Our revenues, profitability and future growth depend substantially on prevailing prices for oil and natural gas and on our ability to find, develop and acquire oil and gas reserves that are economically recoverable. The preparation of our financial statements in conformity with generally accepted accounting principles requires us to make estimates and assumptions that affect our reported results of operations and the amount of our reported assets, liabilities and proved oil and gas reserves. We use the full cost method of accounting for our oil and gas activities.
Oil and Natural Gas Prices. Prices for oil and natural gas fluctuate widely. Oil and natural gas prices affect:
• the amount of cash flow available for capital expenditures;
• our ability to borrow and raise additional capital;
• the quantity of oil and gas that we can economically produce; and
• the accounting for our oil and gas activities including, among other items, the determination of ceiling test writedowns.
An extended decline in oil and natural gas prices could have a material adverse effect on our financial position, results of operations, cash flows and access to capital. Please see the discussion under "Lower oil and gas prices and other factors resulted in a ceiling test writedown and may in the future result in additional ceiling test writedowns or other impairments" in Item 1A of our annual report on Form 10-K for the year ended December 31, 2008 and "- Liquidity and Capital Resources" below.

__DATASET EXCERPT__:
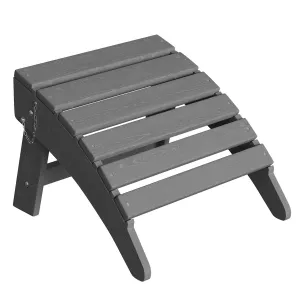 Folding Adirondack Ottoman - HDPE All-Weather Outdoor Footrest for Patio, Deck, Backyard, Poolside - Weather-Resistant, Easy to Store - Compatible with Adirondack Chair - Grey, 1 Piece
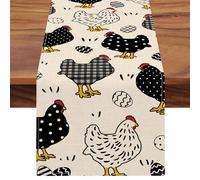 Seliem Runner da tavola con galline pasquali e galline, colore bianco e nero, motivo a pois, decorazione per tavolo da pranzo in fattoria, decorazione per la casa, per interni ed esterni, 33 x 183 cm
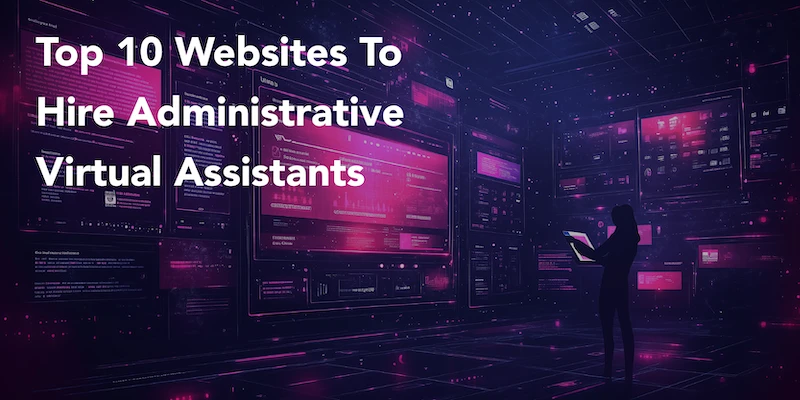 Infographic displaying the top platforms for hiring administrative virtual assistants.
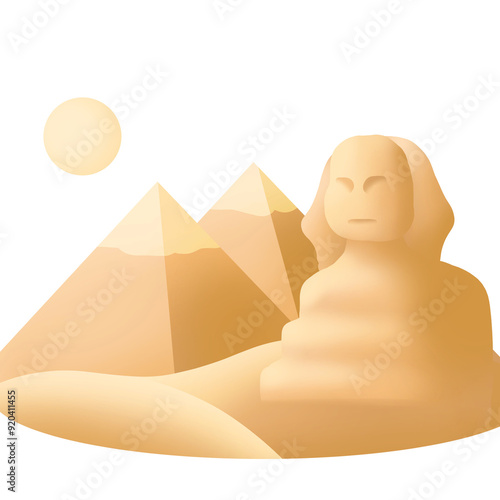 sphinx and pyramids sticker decoration graphic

__DIRECTIVE__: Based on the oil and gas report excerpt, explain in one to three sentences why a long drop in oil and natural gas prices could seriously hurt the company.

__RESULT OF THIS EXERCISE__: The company's revenues, profits and growth depend heavily on these prices. The prices also affect the cash flow available for capital spending, its ability to borrow and raise more capital, how much oil and gas it can produce economically, and its accounting, including ceiling test writedowns. An extended decline could therefore materially harm its financial position, results of operations, cash flows and access to capital.